[To do]:
Restate every record exactly as it is written, while omitting the pictures it holds.

Stored data entries
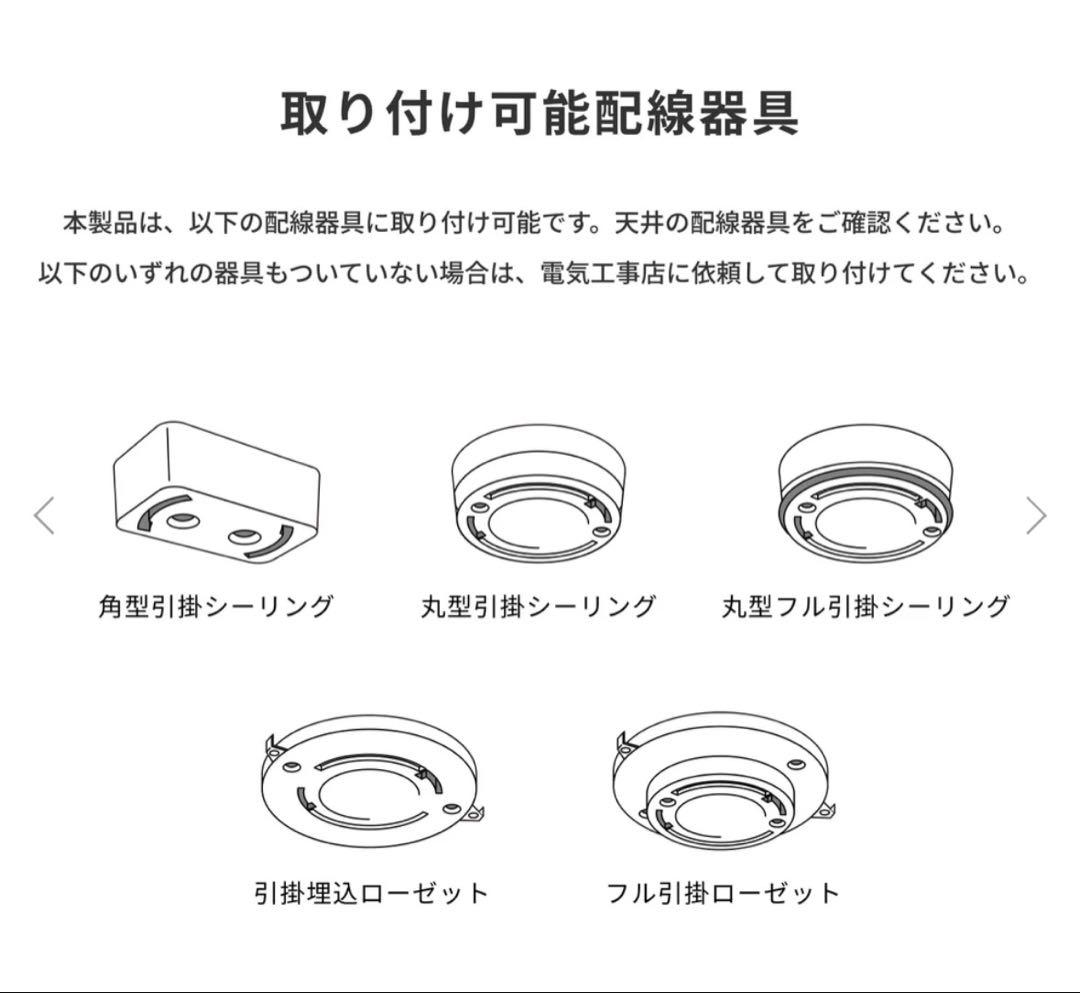 取り付け可能配線器具

本製品は、以下の配線器具に取り付け可能です。天井の配線器具をご確認ください。
以下のいずれの器具もついていない場合は、電気工事店に依頼して取り付けてください。

角型引掛シーリング

丸型引掛シーリング

丸型フル引掛シーリング

引掛埋込ローゼット

フル引掛ローゼット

[Exercise result]:
 取り付け可能配線器具

本製品は、以下の配線器具に取り付け可能です。天井の配線器具をご確認ください。
以下のいずれの器具もついていない場合は、電気工事店に依頼して取り付けてください。

角型引掛シーリング

丸型引掛シーリング

丸型フル引掛シーリング

引掛埋込ローゼット

フル引掛ローゼット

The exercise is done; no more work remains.